La rebelión de los arquitectos
Un profundo malestar invade a los arquitectos. “Fraude”, “explotación”, “método perverso”, son los calificativos que usan para definir las actuales adjudicaciones de obra pública por parte de las administraciones.
De “muy grave” califica el nuevo presidente del Consejo Superior de los Colegios de Arquitectos de España (CSCAE), Jordi Ludevid, la Ley de Concursos del Sector Público (LCSP) vigente desde 2007 para la adjudicación de proyectos de la Administración –una de las mayores proveedoras de obras–. Y pide cambios “radicales” en ella. Es una norma, explica Ludevid, que se utiliza de forma abusiva: “Los arquitectos, en un concurso de ideas, son requeridos a presentar anteproyectos sin ninguna retribución, lo cual presenta indicios de inconstitucionalidad porque obliga a trabajar a un profesional sin cobrar. Eso supone que millones de euros que se han invertido en la realización van a la cloaca. Es trabajar sin cobrar de una forma escandalosa y que no ocurre en otros países de nuestro entorno”, explica con vehemencia.
Según Ludevid, la gravedad de la situación no proviene sólo de la ley, sino también de su aplicación. El actual modelo ha derivado hacia un sistema que presenta tantos problemas que, en su conjunto, cree que resulta
inaceptable. Y Ludevid hace un repaso de los principales fallos que encierra el sistema. En primer lugar, considera excesivo el peso de la propuesta económica en la adjudicación. “La mejor propuesta arquitectónica es un servicio complejo y no puede medirse como si alguien estuviera comprando una impresora o asfaltando una carretera”. En segundo lugar, precisa, “está claro que los tipos de licitación son a menudo inaceptablemente bajos, a veces indignos, por debajo del mercado español y muy lejos del mercado europeo. Además, el precio ofertado es incierto y no se corresponde con un objeto del contrato preciso e inequívoco. Las rebajas temerarias no son infrecuentes”. Y, por último, “la composición de los jurados en demasiadas ocasiones prescinde de los arquitectos o representan una minoría ridícula”.

● **CONSIGNA A**:
En el texto sobre la rebelión de los arquitectos, ¿desde qué año está vigente la Ley de Concursos del Sector Público?
● **CONSIGNA B**:
Reproduzca del texto sobre la rebelión de los arquitectos el pasaje que empieza con "La rebelión de" y continúa hasta "de las administraciones.".

● **DATOS**:
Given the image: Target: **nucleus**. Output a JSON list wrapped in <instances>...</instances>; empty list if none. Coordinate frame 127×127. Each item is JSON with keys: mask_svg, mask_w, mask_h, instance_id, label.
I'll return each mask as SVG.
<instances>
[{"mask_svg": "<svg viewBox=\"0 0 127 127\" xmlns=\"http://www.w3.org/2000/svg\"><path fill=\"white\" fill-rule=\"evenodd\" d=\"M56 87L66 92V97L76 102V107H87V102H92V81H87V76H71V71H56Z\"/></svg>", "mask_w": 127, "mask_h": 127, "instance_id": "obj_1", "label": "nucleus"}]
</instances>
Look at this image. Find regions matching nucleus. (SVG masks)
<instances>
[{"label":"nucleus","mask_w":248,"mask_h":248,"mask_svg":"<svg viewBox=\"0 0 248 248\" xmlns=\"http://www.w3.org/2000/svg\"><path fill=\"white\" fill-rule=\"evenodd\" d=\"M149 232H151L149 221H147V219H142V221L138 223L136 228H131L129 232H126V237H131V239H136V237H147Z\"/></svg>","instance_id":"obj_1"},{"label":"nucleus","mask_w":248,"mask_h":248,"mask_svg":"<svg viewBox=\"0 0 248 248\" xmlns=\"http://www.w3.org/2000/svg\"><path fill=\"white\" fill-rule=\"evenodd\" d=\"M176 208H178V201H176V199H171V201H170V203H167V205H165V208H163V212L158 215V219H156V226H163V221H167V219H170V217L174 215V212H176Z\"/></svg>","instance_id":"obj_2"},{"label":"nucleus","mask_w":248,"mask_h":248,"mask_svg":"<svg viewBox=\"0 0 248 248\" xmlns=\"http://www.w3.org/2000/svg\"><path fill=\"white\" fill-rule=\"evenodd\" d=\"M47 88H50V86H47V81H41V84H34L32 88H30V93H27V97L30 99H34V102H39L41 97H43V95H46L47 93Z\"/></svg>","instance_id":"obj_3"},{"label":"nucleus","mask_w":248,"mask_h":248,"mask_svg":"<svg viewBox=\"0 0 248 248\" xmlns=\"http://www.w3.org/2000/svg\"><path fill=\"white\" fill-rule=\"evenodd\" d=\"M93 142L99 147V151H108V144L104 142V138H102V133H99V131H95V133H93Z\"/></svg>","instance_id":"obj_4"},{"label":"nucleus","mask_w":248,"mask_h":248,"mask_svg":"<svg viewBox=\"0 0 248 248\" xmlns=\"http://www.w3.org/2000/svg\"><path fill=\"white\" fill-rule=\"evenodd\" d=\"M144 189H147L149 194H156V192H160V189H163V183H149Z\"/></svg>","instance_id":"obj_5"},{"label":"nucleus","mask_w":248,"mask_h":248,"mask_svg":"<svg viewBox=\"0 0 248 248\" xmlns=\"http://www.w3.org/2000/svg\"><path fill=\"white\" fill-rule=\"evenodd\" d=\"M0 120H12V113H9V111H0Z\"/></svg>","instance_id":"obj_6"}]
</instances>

● **RESPUESTA DEL EJERCICIO A**:
Desde 2007.

● **RESPUESTA DEL EJERCICIO B**:
La rebelión de los arquitectos
Un profundo malestar invade a los arquitectos. “Fraude”, “explotación”, “método perverso”, son los calificativos que usan para definir las actuales adjudicaciones de obra pública por parte de las administraciones.